Stated task
Identify each line of the material below that contains the string "pink", and copy those lines. Treat uppercase and lowercase as different.

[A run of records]
begin

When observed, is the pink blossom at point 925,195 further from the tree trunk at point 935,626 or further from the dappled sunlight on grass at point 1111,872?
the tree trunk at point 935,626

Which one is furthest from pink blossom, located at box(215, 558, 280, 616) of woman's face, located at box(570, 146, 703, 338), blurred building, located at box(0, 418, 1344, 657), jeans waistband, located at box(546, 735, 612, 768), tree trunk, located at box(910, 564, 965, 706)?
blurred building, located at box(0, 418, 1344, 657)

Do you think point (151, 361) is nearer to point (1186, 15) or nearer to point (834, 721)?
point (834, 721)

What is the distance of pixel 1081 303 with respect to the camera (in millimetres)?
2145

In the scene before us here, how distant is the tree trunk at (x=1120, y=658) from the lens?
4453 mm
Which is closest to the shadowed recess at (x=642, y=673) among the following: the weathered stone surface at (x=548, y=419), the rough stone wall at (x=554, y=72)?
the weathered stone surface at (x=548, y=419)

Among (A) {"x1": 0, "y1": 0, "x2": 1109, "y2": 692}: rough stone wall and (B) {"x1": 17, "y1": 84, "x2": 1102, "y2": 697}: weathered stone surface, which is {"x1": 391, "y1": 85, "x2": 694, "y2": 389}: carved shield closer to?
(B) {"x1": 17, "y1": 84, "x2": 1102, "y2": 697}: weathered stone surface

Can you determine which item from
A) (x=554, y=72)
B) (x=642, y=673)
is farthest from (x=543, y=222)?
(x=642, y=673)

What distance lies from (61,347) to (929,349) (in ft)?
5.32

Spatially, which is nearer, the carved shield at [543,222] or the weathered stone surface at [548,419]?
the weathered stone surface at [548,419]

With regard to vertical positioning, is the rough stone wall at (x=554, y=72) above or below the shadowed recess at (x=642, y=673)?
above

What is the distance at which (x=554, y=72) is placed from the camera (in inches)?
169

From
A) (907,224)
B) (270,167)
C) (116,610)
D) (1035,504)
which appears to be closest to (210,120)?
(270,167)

end

The solution
When observed, is the pink blossom at point 925,195 further from the tree trunk at point 935,626 or further from the dappled sunlight on grass at point 1111,872?
Which one is furthest from pink blossom, located at box(215, 558, 280, 616) of woman's face, located at box(570, 146, 703, 338), blurred building, located at box(0, 418, 1344, 657), jeans waistband, located at box(546, 735, 612, 768), tree trunk, located at box(910, 564, 965, 706)?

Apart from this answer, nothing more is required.